- _Problem requirements_
Transcribe part of the Las Flores Canyon thread word for word, beginning at "Was wondering if" and stopping after "finishing the climb.".

━━ Document excerpt

# Las Flores Canyon



## danielfr (Oct 11, 2004)

Was wondering if anyone's ridden up Las Flores Canyon (off of PCH in Malibu) before. I tried it this weekend after looking in a Thomas Bros. map without knowing anything about how steep it was. I consider myself to be a pretty good rider and I couldn't come close to finishing the climb. 

Out of curiosity, how does this compare to some of the TdF climbs?


----------



## OrbeaXLR8R (Jun 2, 2003)

I couldn't finish Las Flores without stopping the first time I tried it a couple of years ago, either...but now I know what pace I can maintain and get up the thing without suffering too badly. lol...
BTW...Gibraltor Road above Santa Barbara Mission is longer and just as steep as Las Flores.


----------



## -CM- (Jan 6, 2006)

I rode Los Flores just a few weeks ago. It is indeed steep, but I made it without stopping, although I have had to stop on other attempts. Try it sometime in the summer if you really want a challenge. It's arguable whether Los Flores Canyon, Decker, or Deer Creek is the hardest climb out there. (Tuna Canyon doesn't count because it's one way, down.) 

Don't know how it compares to TDF climbs, but LF isn't really that long of a climb, despite what it feels like.


----------



## bundokbiker (Aug 6, 2005)

*f**ing steep!*

I couldn't finish it the first time. I should try again.


----------



## amygdala (Dec 28, 2005)

Flores to Saddle Peak is under 6 miles with an average grade of about 8.2%. Pretty steep. For good fun, park at saddle peak and do them all back to back, using car as aid station: Fernwood, Tuna, Las Flores, Piuma, Stunt. Lots of people, including me, go up and down Tuna, even though it is one way. Just be careful. And be careful going down Flores--there's a nasty turn near the top that lots of people ALMOST crash on and the some (me included) actually DO crash on.

━━━━
━━ Records provided

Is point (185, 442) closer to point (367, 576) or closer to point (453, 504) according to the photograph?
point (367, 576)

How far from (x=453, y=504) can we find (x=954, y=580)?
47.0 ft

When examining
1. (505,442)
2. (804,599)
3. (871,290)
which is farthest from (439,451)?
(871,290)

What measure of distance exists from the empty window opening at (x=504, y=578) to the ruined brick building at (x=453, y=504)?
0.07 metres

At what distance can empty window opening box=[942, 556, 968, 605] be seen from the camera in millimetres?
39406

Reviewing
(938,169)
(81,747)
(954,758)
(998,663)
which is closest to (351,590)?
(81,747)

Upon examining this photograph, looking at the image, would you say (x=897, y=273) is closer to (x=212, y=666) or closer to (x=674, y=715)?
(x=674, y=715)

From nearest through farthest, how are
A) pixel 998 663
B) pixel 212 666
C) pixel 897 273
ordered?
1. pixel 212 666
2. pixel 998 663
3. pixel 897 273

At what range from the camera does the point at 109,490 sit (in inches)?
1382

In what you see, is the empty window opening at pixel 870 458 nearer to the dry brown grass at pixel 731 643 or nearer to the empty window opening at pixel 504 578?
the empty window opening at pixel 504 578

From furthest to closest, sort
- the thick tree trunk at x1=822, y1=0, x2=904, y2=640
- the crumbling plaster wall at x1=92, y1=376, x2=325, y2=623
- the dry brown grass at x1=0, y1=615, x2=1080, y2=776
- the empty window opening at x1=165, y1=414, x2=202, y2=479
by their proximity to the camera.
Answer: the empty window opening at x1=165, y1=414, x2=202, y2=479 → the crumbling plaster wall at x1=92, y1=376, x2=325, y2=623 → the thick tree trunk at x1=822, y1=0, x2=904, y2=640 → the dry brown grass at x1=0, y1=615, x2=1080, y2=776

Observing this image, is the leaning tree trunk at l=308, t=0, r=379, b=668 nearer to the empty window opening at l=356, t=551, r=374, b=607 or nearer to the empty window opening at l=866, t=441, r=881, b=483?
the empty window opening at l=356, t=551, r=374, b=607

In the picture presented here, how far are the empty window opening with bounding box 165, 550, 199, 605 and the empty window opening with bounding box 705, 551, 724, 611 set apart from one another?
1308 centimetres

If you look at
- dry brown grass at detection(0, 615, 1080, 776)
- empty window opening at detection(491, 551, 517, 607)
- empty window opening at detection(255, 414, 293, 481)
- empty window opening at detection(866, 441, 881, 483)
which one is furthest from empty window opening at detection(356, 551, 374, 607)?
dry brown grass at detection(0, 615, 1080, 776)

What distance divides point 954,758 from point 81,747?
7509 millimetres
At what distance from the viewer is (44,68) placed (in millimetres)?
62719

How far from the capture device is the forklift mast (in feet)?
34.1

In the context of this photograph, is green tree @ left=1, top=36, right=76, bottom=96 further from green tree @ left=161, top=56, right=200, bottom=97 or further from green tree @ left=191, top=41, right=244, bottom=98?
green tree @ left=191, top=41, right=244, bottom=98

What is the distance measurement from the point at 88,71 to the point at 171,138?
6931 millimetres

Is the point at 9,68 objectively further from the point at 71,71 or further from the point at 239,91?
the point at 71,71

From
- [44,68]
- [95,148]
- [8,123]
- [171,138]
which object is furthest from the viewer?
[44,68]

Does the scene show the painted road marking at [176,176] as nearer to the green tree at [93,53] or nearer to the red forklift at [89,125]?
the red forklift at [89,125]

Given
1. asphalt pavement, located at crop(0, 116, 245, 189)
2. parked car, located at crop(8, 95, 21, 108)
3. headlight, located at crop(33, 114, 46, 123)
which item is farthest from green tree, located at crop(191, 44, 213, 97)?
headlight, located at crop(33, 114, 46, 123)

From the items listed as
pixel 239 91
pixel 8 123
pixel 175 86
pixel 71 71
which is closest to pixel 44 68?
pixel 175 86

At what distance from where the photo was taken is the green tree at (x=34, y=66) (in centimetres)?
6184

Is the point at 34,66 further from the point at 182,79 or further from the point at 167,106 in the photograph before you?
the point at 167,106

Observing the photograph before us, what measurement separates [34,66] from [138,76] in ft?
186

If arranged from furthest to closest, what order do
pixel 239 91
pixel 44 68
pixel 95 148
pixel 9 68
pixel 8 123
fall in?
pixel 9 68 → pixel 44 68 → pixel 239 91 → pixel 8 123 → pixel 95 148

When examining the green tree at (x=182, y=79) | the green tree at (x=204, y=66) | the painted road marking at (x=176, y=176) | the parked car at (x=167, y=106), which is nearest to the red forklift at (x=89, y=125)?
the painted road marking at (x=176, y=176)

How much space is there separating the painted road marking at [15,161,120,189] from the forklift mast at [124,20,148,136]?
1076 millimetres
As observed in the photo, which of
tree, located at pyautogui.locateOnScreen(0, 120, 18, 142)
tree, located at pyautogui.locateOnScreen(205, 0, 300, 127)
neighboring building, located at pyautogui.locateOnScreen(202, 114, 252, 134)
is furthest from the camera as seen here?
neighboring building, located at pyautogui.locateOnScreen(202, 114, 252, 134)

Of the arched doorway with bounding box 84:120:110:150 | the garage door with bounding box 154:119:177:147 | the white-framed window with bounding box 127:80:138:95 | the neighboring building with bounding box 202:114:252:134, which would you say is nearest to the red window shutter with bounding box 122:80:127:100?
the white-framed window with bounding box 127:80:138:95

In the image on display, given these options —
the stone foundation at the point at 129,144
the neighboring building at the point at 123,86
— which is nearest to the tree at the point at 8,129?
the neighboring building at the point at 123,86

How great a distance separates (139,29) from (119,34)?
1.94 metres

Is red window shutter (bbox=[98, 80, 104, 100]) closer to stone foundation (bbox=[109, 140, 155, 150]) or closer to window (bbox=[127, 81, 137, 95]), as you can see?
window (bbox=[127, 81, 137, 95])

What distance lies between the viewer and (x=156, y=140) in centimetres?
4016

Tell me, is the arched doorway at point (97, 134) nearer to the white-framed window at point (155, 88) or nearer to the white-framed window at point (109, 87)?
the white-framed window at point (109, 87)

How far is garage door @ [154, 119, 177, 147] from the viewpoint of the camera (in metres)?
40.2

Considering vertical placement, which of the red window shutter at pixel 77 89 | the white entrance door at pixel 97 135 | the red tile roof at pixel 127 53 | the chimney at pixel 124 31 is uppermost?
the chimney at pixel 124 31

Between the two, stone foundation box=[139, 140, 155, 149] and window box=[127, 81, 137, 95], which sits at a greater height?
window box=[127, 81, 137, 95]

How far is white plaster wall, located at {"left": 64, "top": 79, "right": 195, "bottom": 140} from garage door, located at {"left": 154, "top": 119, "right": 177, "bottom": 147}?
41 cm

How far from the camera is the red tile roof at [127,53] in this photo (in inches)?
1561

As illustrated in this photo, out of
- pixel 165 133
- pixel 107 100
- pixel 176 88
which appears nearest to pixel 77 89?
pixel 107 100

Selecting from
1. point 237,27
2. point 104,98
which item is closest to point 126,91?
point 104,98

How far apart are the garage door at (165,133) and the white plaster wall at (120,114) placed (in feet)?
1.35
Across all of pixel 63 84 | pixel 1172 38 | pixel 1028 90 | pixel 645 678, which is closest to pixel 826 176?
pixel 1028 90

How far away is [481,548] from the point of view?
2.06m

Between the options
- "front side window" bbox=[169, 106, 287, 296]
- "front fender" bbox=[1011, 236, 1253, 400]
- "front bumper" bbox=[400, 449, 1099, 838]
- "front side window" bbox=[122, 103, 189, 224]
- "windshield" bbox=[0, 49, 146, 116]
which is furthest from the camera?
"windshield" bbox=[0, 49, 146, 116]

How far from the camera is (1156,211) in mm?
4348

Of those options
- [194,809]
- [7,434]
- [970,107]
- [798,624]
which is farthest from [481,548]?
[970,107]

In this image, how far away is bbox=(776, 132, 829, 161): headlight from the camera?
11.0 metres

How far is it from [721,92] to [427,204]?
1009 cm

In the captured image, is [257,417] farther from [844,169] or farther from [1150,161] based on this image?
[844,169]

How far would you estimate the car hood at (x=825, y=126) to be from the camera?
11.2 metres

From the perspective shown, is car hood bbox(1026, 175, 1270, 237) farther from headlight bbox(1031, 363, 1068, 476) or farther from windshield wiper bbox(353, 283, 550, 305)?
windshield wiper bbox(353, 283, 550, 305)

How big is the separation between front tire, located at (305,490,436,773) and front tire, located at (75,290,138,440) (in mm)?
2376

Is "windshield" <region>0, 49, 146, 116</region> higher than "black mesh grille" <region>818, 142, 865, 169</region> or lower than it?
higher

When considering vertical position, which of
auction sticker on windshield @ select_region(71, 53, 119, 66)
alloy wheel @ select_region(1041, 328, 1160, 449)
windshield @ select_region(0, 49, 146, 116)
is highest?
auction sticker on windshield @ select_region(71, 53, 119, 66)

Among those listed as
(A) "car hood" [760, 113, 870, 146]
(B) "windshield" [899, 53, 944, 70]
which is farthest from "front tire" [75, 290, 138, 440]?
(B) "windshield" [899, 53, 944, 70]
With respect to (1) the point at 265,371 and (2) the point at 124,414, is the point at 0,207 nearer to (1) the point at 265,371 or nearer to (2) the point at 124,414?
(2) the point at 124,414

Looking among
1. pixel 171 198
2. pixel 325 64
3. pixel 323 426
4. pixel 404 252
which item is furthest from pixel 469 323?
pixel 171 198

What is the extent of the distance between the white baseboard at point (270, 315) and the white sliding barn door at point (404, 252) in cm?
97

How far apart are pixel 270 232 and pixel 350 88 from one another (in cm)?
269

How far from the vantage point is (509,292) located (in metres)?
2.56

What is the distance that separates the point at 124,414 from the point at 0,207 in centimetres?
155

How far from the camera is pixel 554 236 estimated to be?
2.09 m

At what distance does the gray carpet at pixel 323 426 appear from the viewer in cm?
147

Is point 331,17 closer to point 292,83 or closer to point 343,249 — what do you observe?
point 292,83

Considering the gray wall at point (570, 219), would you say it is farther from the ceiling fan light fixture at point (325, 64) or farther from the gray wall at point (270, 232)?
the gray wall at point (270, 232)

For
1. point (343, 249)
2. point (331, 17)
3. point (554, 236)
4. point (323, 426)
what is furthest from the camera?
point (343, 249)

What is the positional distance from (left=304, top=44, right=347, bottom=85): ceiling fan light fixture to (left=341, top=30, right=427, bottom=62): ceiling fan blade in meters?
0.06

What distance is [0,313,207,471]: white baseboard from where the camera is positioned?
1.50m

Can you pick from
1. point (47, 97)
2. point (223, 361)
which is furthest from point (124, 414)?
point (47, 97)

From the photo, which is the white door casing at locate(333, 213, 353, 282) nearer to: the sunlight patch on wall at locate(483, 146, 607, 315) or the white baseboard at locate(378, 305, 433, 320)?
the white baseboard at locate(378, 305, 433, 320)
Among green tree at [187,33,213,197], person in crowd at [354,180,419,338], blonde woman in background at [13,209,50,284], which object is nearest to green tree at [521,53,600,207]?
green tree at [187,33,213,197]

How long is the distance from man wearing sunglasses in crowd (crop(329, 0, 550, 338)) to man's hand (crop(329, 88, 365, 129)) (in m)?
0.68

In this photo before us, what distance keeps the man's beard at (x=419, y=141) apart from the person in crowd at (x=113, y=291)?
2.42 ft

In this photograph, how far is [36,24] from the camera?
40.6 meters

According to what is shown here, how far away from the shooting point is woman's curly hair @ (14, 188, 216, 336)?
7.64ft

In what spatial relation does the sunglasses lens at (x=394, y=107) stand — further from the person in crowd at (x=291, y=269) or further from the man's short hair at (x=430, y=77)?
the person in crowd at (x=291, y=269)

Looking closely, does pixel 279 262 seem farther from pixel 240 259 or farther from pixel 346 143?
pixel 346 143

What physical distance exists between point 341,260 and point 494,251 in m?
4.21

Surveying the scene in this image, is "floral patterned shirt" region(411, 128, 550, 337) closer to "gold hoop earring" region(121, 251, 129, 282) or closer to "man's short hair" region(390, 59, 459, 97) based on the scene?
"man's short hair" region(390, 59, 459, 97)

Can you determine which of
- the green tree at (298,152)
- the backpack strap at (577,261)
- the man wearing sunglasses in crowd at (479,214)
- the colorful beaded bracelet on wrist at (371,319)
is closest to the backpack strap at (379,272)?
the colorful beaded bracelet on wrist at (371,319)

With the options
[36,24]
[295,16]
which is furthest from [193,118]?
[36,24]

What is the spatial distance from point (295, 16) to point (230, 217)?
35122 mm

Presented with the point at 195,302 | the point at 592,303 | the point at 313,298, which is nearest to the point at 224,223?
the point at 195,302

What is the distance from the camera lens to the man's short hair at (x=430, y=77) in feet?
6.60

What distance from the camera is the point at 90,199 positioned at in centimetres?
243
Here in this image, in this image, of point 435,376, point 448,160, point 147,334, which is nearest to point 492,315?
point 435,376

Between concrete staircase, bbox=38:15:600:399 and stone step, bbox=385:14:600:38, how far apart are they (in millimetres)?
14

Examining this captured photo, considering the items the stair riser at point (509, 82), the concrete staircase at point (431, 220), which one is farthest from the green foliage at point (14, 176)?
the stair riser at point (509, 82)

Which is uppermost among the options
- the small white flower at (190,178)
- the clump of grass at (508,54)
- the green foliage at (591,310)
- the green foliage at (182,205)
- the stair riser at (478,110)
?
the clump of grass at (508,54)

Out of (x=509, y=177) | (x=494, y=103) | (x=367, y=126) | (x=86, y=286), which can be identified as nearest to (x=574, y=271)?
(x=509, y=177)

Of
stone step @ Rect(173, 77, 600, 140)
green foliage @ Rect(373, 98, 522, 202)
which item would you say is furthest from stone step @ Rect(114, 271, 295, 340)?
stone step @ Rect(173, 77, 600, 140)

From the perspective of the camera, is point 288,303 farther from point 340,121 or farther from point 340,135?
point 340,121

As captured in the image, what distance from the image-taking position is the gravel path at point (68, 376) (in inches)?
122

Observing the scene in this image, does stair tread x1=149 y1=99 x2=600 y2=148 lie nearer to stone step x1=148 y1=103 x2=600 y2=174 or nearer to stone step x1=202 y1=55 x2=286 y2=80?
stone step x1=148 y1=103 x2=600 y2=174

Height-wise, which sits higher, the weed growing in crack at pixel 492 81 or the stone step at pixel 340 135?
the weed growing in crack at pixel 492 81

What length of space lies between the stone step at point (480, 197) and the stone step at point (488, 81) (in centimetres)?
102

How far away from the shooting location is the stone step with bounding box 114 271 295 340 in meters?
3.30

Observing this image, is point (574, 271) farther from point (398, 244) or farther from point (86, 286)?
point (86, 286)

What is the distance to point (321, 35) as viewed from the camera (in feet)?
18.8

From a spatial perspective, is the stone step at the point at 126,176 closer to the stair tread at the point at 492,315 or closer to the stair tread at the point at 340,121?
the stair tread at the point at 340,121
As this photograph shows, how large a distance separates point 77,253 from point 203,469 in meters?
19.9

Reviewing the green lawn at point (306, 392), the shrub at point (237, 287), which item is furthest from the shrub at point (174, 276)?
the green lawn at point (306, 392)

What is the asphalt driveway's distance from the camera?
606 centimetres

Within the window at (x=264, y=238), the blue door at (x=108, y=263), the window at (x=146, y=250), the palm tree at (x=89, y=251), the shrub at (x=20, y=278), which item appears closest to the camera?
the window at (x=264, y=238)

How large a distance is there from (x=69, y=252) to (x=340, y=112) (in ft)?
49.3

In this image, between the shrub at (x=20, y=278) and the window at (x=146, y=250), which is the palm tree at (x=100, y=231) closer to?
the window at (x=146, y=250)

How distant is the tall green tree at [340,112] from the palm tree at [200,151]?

━━━━

- _Output below_
Was wondering if anyone's ridden up Las Flores Canyon (off of PCH in Malibu) before. I tried it this weekend after looking in a Thomas Bros. map without knowing anything about how steep it was. I consider myself to be a pretty good rider and I couldn't come close to finishing the climb.